(Beginning of Data shown)

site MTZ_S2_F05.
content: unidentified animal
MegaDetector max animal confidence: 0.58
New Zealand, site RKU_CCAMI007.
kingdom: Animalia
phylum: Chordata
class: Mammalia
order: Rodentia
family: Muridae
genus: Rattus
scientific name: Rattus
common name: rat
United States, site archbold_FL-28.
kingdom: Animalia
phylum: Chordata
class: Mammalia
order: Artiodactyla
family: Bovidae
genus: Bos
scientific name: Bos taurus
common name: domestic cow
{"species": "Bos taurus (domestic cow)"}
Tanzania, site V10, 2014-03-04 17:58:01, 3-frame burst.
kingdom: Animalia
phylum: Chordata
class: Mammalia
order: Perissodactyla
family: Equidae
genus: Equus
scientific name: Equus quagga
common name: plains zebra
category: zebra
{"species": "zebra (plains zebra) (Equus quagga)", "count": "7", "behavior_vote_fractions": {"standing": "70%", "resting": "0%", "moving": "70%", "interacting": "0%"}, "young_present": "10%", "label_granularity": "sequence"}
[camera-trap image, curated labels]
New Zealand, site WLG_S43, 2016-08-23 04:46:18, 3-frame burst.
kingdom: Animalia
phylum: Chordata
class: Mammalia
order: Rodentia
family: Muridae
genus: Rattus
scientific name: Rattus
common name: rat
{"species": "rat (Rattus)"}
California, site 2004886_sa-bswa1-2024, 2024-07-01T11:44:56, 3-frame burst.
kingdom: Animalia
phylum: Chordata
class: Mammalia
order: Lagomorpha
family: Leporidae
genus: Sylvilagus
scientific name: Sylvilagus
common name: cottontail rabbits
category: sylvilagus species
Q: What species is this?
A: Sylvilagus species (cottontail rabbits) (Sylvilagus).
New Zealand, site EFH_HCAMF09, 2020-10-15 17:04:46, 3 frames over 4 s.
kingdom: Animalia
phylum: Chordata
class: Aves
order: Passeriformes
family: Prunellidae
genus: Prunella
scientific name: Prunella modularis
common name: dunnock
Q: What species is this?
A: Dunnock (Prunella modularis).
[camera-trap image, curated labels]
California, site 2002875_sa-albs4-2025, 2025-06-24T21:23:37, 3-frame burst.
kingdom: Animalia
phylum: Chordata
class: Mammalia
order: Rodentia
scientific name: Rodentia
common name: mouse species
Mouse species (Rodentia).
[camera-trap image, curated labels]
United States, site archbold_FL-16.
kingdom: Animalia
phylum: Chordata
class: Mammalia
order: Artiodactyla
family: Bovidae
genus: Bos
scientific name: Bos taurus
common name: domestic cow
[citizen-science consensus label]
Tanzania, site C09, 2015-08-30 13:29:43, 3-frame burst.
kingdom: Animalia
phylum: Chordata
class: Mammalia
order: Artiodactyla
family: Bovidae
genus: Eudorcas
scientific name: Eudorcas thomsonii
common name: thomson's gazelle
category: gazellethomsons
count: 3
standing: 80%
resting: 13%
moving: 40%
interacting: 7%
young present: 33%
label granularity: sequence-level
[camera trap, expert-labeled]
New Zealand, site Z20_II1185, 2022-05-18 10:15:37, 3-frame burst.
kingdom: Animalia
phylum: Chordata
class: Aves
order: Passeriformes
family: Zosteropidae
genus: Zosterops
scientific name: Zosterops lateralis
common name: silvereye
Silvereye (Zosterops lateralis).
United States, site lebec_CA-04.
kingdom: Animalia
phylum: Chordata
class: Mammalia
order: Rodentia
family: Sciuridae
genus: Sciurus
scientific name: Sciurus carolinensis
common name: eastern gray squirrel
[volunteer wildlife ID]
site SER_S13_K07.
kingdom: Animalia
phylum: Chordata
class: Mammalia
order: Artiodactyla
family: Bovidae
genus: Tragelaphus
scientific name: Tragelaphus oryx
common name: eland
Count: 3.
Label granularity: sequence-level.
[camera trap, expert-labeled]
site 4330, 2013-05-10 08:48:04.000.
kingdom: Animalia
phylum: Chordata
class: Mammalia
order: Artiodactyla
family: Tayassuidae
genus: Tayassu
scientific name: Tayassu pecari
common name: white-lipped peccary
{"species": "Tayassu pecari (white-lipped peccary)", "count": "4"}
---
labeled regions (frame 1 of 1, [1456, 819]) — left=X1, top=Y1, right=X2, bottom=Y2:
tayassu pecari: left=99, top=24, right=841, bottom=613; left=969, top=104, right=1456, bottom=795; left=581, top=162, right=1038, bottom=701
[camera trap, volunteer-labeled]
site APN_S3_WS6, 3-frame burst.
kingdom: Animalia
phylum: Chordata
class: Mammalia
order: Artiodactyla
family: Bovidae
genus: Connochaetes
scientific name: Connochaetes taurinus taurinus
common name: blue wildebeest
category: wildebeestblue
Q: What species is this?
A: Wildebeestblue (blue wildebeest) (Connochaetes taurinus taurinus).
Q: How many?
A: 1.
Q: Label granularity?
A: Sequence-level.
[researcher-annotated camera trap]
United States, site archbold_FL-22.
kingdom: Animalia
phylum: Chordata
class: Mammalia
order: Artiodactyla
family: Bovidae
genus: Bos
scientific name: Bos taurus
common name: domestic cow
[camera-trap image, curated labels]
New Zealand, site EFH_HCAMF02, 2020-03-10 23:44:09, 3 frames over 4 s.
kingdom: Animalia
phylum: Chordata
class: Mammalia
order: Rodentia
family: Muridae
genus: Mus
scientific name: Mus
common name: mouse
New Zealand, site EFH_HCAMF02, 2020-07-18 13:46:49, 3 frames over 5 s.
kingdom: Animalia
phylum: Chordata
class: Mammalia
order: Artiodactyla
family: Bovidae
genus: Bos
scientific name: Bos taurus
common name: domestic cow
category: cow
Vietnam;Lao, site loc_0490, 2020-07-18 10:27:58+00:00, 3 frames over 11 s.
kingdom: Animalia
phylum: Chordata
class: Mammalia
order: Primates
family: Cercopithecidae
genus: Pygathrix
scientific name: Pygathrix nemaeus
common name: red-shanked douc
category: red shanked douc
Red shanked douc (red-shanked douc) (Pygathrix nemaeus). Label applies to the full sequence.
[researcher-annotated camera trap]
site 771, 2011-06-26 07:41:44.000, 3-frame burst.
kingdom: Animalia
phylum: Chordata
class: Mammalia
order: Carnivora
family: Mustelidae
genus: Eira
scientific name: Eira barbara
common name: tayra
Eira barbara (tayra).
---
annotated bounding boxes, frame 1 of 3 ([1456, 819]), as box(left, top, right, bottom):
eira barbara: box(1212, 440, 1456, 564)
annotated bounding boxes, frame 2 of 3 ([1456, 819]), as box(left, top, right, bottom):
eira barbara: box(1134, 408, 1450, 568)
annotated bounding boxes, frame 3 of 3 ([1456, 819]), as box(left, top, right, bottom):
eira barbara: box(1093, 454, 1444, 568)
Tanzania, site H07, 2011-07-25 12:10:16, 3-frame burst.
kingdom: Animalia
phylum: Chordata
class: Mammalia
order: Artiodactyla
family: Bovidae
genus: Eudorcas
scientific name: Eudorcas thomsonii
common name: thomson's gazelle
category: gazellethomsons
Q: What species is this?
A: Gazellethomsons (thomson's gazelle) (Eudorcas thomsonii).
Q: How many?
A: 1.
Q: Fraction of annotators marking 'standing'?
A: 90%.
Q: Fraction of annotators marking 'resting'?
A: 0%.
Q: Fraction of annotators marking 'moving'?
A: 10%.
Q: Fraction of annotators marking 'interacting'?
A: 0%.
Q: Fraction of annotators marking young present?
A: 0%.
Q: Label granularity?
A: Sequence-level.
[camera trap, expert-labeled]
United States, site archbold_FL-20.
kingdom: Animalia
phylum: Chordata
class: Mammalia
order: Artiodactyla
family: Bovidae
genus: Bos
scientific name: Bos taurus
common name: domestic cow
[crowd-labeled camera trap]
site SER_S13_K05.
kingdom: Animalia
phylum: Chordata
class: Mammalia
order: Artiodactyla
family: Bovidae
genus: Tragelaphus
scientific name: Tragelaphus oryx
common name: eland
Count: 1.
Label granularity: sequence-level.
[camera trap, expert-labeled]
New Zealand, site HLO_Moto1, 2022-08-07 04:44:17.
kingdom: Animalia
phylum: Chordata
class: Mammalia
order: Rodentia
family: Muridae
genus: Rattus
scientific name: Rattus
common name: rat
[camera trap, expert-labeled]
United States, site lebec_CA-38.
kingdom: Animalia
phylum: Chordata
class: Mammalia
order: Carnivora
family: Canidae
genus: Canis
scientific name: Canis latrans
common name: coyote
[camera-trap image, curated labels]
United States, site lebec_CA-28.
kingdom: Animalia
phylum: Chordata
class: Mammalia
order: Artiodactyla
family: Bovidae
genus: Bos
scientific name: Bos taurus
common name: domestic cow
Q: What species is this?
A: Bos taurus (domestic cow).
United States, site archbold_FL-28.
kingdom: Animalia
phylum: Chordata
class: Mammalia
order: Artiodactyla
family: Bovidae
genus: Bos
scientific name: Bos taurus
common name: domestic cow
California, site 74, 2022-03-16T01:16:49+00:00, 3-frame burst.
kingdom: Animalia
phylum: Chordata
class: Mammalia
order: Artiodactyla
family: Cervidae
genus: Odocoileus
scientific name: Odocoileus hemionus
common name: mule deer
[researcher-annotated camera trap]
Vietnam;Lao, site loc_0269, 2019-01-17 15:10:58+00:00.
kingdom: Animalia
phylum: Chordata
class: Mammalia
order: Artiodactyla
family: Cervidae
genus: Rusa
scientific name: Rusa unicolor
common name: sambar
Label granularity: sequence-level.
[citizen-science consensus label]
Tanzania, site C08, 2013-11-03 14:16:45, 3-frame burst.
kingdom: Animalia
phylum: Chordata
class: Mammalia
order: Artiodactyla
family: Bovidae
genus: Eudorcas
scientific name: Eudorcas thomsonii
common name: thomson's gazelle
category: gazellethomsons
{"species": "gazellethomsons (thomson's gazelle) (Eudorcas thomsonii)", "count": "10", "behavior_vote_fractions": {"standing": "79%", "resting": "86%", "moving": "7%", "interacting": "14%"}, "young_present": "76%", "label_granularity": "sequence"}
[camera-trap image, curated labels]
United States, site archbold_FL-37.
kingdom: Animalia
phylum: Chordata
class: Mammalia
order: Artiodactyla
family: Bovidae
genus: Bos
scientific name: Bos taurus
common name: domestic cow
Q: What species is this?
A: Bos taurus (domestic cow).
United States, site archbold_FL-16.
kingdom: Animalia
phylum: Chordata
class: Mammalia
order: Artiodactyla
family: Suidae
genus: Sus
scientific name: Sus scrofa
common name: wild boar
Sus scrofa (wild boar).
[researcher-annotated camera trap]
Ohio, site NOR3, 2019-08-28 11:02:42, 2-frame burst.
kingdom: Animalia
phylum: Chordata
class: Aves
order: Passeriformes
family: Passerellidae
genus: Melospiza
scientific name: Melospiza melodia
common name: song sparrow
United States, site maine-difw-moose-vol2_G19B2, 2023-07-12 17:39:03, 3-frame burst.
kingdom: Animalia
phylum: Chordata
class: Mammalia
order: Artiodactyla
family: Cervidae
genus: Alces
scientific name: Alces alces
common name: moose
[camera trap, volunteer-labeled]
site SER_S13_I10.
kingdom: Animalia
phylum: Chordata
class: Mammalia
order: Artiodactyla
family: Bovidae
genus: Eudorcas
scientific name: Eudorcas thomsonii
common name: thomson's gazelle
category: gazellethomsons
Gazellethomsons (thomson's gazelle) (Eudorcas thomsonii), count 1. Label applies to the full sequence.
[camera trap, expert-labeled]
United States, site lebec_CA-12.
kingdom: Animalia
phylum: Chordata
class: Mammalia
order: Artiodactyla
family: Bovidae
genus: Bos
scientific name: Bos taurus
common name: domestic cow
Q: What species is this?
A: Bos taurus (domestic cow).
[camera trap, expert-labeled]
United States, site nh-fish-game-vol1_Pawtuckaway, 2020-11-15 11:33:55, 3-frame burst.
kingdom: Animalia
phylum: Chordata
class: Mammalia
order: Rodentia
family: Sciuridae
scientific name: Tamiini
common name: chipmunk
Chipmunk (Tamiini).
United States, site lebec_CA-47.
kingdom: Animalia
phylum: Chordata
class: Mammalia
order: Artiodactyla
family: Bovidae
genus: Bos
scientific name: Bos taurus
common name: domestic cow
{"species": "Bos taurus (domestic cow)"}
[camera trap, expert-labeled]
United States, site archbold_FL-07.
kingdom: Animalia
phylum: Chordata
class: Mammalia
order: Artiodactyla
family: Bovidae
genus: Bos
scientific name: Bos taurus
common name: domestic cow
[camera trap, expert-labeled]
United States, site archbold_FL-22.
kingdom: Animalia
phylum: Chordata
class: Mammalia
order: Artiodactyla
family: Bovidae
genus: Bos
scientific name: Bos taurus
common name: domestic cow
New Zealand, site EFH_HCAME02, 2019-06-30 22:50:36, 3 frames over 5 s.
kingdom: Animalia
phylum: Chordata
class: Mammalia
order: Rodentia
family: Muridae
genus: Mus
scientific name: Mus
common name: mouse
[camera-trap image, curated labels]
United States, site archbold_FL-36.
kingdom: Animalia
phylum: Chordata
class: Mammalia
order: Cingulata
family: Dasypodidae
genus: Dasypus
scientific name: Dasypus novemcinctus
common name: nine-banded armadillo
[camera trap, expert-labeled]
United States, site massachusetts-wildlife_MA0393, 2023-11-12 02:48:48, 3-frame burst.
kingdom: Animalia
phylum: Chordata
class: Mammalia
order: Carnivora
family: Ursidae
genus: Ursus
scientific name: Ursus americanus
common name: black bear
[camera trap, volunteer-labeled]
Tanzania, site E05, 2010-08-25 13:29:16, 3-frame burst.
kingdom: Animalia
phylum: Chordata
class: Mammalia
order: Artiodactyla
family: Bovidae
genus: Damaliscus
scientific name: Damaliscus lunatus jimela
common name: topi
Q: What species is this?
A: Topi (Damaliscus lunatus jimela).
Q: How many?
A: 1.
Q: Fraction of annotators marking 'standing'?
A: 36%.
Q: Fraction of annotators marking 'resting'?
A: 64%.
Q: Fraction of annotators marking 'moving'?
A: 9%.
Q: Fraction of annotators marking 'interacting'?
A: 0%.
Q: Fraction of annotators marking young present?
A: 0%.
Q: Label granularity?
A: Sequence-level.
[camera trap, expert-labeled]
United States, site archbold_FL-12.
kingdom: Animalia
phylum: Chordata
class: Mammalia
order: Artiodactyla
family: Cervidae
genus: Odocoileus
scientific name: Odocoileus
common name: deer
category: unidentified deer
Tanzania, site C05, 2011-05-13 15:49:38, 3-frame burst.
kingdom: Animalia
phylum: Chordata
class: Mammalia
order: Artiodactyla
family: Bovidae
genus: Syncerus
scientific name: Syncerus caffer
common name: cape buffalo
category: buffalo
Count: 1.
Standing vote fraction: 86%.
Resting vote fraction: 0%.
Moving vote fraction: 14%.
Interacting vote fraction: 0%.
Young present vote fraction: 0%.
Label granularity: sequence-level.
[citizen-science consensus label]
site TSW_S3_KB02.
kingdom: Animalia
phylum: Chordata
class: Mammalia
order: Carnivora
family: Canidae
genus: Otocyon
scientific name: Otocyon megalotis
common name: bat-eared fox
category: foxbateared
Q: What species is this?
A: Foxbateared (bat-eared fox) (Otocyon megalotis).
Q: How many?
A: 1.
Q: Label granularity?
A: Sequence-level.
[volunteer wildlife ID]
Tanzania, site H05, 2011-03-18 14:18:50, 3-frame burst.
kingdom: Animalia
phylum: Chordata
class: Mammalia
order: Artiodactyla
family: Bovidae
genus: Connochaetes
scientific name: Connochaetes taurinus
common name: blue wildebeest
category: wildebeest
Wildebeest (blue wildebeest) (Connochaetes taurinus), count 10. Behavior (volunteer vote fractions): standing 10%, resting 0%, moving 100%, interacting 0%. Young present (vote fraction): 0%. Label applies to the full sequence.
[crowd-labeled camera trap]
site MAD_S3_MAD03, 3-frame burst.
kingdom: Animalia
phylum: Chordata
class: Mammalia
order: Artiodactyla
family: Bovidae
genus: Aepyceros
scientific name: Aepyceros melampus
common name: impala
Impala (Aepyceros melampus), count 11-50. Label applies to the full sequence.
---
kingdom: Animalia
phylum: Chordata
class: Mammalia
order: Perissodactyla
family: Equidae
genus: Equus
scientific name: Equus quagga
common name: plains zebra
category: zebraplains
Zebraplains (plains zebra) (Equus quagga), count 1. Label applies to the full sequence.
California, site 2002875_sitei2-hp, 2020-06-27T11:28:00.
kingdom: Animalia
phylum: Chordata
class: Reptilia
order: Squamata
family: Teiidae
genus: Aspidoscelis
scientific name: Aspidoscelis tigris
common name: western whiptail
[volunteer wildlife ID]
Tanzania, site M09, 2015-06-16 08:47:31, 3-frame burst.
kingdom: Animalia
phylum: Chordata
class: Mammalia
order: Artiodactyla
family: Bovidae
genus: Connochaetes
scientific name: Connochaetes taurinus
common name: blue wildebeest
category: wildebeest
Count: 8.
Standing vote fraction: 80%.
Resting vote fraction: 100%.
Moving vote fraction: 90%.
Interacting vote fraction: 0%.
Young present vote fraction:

(End of Data shown)

▶ **Assigned task**:
An exact copy of the lines from the one containing "California, site 2002875_sitei2-hp, 2020-06-27T11:28:00." through the end of the entries is required, and nothing beyond them.

▶ **Result**:
California, site 2002875_sitei2-hp, 2020-06-27T11:28:00.
kingdom: Animalia
phylum: Chordata
class: Reptilia
order: Squamata
family: Teiidae
genus: Aspidoscelis
scientific name: Aspidoscelis tigris
common name: western whiptail
[volunteer wildlife ID]
Tanzania, site M09, 2015-06-16 08:47:31, 3-frame burst.
kingdom: Animalia
phylum: Chordata
class: Mammalia
order: Artiodactyla
family: Bovidae
genus: Connochaetes
scientific name: Connochaetes taurinus
common name: blue wildebeest
category: wildebeest
Count: 8.
Standing vote fraction: 80%.
Resting vote fraction: 100%.
Moving vote fraction: 90%.
Interacting vote fraction: 0%.
Young present vote fraction:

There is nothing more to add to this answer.